DuPont reported fourth quarter and full-year 2025 results ahead of previously communicated guidance, finishing the year with full year organic sales growth of 2%, operating EBITDA growth of 6%, 100 basis points of margin expansion, and adjusted EPS of $1.68, up 16% year-over-year. Fourth quarter net sales of $1.7 billion were about flat as a 1% organic decline (driven by a $30 million order timing shift into the third quarter ahead of the electronics separation) was offset by currency. During the year the company completed the separation of Qnity Electronics and built out its executive leadership team. Management introduced 2026 guidance in line with its September Investor Day medium-term targets, expecting about 3% organic growth and adjusted EPS of $2.25-$2.30.
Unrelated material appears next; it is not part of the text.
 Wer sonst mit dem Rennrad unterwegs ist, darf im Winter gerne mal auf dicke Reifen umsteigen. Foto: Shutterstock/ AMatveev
Good morning, and thank you for joining us for DuPont's Fourth Quarter and Full-Year 2025 Financial Results Conference Call. Joining me today are Lori Koch, Chief Executive Officer, and Antonella Franzen, Chief Financial Officer. We have prepared slides to supplement our remarks, which are posted on DuPont's website under the Investor Relations tab and through the webcast link. Please read the forward-looking disclaimer contained in the slides. During this call, we will make forward-looking statements regarding our expectations or predictions about the future. Because these statements are based on current assumptions and factors that involve risks and uncertainties, our actual performance and results may differ materially from our forward-looking statements. Our Form 10-K, as updated by our current and periodic reports, includes detailed discussion of principal risks and uncertainties which may cause such differences.
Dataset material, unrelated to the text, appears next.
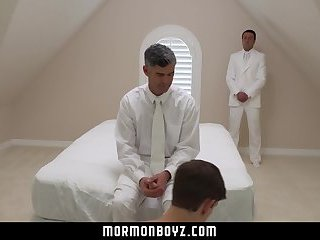 MormonBoyz-Boy's hole fingered & pounded raw by daddy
Unless otherwise specified, all historical financial measures presented today are on a continuing operations basis and exclude significant items. We will also refer to other non-GAAP measures. A reconciliation to the most directly comparable GAAP financial measure is included in our press release and presentation materials and has been posted to DuPont's Investor Relations website. As a quick reminder, on the basis of presentation for our fourth quarter and full year financial results, our total company net sales, operating EBITDA, and adjusted EPS reflect the separation of Qnity and the previously announced divestiture of the Aramids business reported as discontinued operations. I'll now turn the call over to Lori, who will begin on Slide three.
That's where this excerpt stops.